Police Scotland to hold back crime figures until after general election, blaming poor IT system

Police Scotland to hold back crime figures until after general election, blaming poor IT system

Police Scotland has been criticised for holding back serious crime figures until after the general election.

Statistics covering drug, gun, race and domestic abuse offences were due to be published over the coming month but will now be held back until the autumn.

Officials blamed the delay on the single force’ troubled IT system, with the Scottish government saying the decision is “sensible”.

However, Liberal Democrat justice spokeswoman Alison McInnes said: “It is certainly convenient for the SNP that these statistics won’t be published until well after the election.

“Nearly two years on from the creation of Police Scotland, we need this data to fully understand the damaging impact of the SNP’s centralisation agenda. I’ll be asking further questions about the implications of this delay.”

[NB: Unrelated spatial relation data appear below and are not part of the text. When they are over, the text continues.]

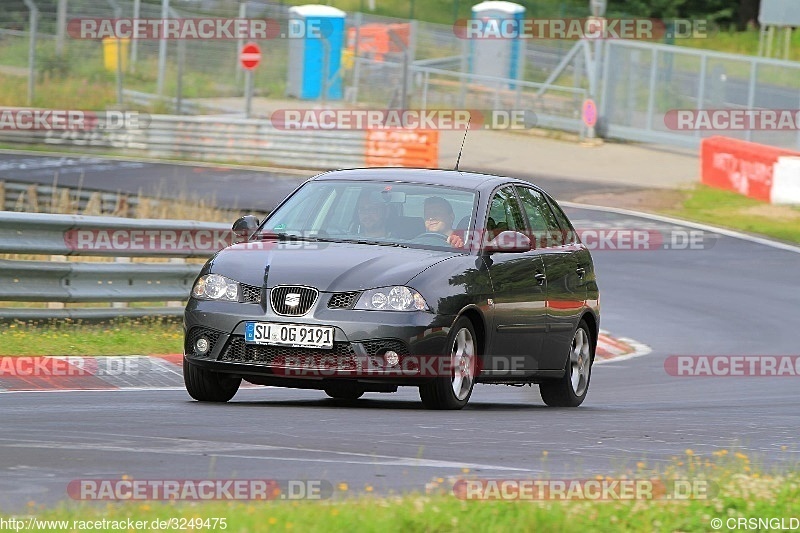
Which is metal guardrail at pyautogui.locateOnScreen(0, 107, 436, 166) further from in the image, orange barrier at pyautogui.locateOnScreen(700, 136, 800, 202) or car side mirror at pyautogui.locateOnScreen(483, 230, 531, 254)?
car side mirror at pyautogui.locateOnScreen(483, 230, 531, 254)

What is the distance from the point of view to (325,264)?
33.1ft

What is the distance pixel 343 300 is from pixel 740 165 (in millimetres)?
22890

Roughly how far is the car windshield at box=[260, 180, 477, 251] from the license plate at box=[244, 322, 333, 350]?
1051mm

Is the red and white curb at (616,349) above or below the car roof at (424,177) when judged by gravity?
below

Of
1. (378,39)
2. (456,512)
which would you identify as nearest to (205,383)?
(456,512)

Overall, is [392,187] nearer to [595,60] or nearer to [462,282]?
[462,282]

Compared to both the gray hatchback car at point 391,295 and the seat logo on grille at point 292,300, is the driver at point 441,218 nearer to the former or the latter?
the gray hatchback car at point 391,295

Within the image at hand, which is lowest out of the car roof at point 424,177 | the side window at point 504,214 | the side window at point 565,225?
the side window at point 565,225

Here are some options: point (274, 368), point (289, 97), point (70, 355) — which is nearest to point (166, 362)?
point (70, 355)

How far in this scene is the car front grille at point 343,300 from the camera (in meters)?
9.90

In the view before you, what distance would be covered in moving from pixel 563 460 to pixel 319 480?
1.61 m

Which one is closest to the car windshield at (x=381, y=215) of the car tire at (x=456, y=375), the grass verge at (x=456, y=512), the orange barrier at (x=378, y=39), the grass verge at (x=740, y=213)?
the car tire at (x=456, y=375)

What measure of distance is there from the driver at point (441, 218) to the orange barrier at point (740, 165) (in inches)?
788

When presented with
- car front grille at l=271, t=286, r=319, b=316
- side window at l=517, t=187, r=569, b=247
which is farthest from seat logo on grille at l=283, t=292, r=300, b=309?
side window at l=517, t=187, r=569, b=247
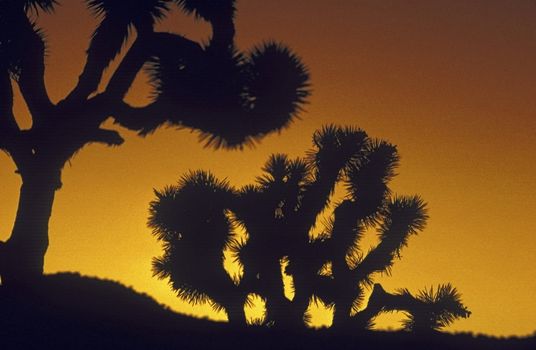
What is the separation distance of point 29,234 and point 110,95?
105 inches

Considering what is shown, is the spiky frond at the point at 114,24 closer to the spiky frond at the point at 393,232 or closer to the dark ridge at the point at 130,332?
the dark ridge at the point at 130,332

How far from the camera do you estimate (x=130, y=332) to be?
36.9ft

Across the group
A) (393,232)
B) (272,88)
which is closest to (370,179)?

Police Scotland said it was still trying to create a single IT network and was working hard to “resolve these data collection issues as quickly as possible”.

The news comes after last month’s furore over the single force’s handling of stop and search figures

Sir Stephen House, chief constable of Police Scotland (pictured), was called before a Holyrood committee in February because of data released by the BBC which showed a high number of under-12s had been stopped and searched by the police.

Police Scotland said six months ago that it had ended the practice of “consensual” stop and search of under-12s but the numbers showed hundreds had taken place after this claim.

Sir Stephen had told the Scottish Police Authority (SPA), the police watchdog, that he was forced to produce the data by Scotland’s Information Commissioner (SIC) but an exchange of emails between the single force and SIC gave no indication that SIC had pressured the police to release the figures and that they had actually been given voluntarily.

The committee was also told that 20,000 stop and search records were accidentally deleted from the Police Scotland database as a programmer had “pressed the wrong button”.